### [Excerpted passage]
------------------------
FIG. 8A is a schematic illustration of the skid and wheel support of FIG. 8;

FIG. 9 is a fragmentary detail of an off road plow towing adapter in accordance with an alternative embodiment of the invention;

FIG. 10 is a detail of an alternative embodiment of a connecting rod with an adjustable rod portion.

DESCRIPTION OF THE INVENTION

FIGS. 1-5C illustrate an embodiment of a trailable plow apparatus 10 according to the invention. As shown in FIG. 1, the apparatus 10 is adapted to be pulled by tow vehicle 12, and includes a plow 14 and a hitch 16.

The plow 14 comprises a pair of plow elements 20 joined together at an apex 22 to form a V shape. Each of the plow elements 20 have a curved skirt portion 24 having leading edges which are adapted to engage the snow cover 25 (FIGS. 2 and 2A).
------------------------
### [Stored records]
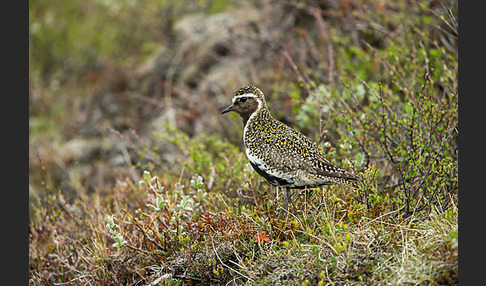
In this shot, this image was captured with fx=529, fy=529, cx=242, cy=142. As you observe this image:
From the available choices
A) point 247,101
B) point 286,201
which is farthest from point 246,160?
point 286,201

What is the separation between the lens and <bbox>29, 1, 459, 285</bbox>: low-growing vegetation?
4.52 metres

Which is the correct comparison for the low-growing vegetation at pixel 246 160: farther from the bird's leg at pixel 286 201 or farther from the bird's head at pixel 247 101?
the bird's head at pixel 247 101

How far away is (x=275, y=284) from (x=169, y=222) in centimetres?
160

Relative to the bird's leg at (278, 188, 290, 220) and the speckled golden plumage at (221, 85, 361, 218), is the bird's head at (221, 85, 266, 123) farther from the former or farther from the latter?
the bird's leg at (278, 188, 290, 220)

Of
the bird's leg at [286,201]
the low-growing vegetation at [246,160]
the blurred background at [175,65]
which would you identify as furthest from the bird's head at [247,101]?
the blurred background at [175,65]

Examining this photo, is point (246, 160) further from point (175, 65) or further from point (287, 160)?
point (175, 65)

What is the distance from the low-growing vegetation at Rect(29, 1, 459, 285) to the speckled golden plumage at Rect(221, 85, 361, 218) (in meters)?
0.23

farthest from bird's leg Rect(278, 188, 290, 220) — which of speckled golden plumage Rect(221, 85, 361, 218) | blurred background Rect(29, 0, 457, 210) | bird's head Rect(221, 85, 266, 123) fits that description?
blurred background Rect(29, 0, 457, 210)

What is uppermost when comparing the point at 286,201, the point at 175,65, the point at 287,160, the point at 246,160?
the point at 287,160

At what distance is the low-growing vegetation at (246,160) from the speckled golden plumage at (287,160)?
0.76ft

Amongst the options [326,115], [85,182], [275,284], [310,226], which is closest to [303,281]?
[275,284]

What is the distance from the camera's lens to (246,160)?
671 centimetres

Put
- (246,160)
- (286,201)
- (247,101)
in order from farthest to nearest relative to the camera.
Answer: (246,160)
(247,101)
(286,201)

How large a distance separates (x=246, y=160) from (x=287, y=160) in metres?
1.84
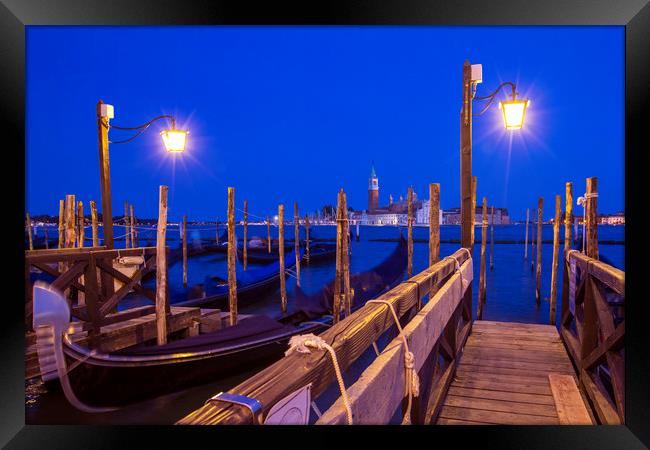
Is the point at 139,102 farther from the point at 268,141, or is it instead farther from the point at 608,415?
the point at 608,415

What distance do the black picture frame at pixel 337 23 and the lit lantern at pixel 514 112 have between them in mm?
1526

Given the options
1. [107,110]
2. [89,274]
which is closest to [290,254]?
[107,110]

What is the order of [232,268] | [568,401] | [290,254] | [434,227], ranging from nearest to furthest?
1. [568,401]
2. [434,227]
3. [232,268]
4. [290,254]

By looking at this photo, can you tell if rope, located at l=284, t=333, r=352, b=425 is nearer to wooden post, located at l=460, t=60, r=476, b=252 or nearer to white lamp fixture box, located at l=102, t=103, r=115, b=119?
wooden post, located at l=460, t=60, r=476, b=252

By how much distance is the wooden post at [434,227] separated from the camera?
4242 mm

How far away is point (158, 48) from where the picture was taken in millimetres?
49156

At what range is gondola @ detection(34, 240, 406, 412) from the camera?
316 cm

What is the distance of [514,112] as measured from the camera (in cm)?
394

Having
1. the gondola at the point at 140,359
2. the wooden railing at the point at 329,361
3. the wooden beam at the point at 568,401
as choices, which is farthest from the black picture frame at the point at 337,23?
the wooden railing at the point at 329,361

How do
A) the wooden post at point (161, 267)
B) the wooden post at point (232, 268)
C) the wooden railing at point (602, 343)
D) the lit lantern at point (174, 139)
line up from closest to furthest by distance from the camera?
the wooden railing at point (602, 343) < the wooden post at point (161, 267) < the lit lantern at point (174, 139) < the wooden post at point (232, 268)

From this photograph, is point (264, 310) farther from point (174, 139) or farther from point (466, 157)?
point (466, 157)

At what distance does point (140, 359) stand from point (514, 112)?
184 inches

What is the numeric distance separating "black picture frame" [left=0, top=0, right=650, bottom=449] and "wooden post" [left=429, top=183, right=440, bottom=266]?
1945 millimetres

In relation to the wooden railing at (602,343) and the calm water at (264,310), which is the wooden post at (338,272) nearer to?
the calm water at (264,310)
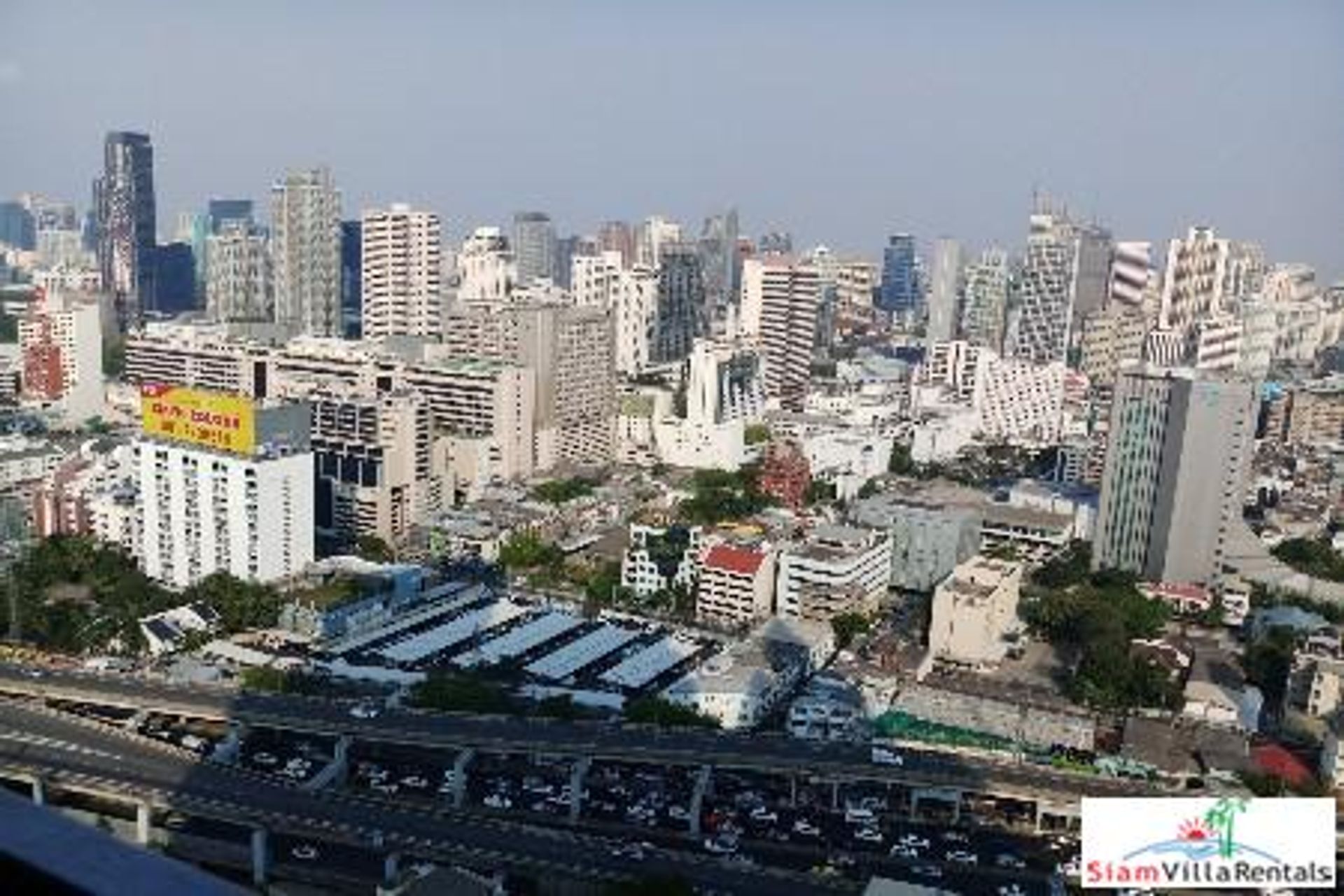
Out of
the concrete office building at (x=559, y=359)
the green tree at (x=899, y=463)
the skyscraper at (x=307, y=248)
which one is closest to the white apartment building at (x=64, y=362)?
------------------------
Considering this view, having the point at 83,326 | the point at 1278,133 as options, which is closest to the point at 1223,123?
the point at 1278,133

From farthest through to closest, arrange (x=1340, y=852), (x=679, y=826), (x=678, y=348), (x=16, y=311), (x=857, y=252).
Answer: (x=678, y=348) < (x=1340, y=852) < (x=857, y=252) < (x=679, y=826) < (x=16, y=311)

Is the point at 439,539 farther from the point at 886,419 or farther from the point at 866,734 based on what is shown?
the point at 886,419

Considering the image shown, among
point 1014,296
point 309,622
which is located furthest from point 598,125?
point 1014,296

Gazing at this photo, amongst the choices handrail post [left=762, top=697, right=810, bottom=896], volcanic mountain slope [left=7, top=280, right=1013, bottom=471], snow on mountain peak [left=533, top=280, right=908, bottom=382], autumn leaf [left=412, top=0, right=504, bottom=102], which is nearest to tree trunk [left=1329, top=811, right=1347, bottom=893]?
------------------------
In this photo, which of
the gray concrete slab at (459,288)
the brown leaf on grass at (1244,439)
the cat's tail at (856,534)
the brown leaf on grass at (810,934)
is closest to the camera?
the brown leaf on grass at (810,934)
------------------------
### [Problems]
(a) Decide whether each statement agrees with the plow patent excerpt. Answer yes or no for each, and quote the words of the excerpt that decide it. (i) The apparatus is designed to be pulled by a tow vehicle. (ii) The two plow elements are joined to form a U shape. (iii) FIG. 10 shows an off road plow towing adapter.
(b) Carry the plow patent excerpt forward from its final sentence, keeping the same descriptive style.
The records are separate material and have nothing to do with the plow patent excerpt.

### [Answers provided]
(a)
(i) Yes: "the apparatus 10 is adapted to be pulled by tow vehicle 12"
(ii) No: "joined together at an apex 22 to form a V shape"
(iii) No: "FIG. 10 is a detail of an alternative embodiment of a connecting rod with an adjustable rod portion"

(b)
As shown in greater detail in FIG. 2, each plow element 20 extends rearwardly from the apex 22 to terminal ends 26. Upper and lower longitudinal stiffeners 28 and 29 and transverse stiffeners are attached to the rear of the plow elements 20 to form a frame-like support therefor. Upper cross braces 31 are attached to the upper stiffeners 28. Respective forward and rear lower cross members 32 and 33 are attached to the lower stiffeners 29. An axle support 34 is secured between the plow elements 20 near lower, forward cross brace 32 and rear cross brace 33 by means of vertical braces 35 and end brace 37 which is designed to be aligned behind the balance point of the plow 14. Axle 36 extends outwardly of the axle support 34 and carry road engaging wheels 38 which are bolted or secured onto the axles 36, as illustrated, for on road use.

The plow elements 20 may be equipped with hinged trailing wings 40 near the terminal ends 26 thereof. The wings 40 are hinged at 42 and fold inwardly width of the plow for on road use (FIG. 1). As shown in FIG. 2, the wings 40 are deployed in an extended or working position, by means of sliding bolts 44 which are secured to the rear side of the wings 40 and which engage slotted openings 46 in the rearwardly disposed vertical stiffeners 30.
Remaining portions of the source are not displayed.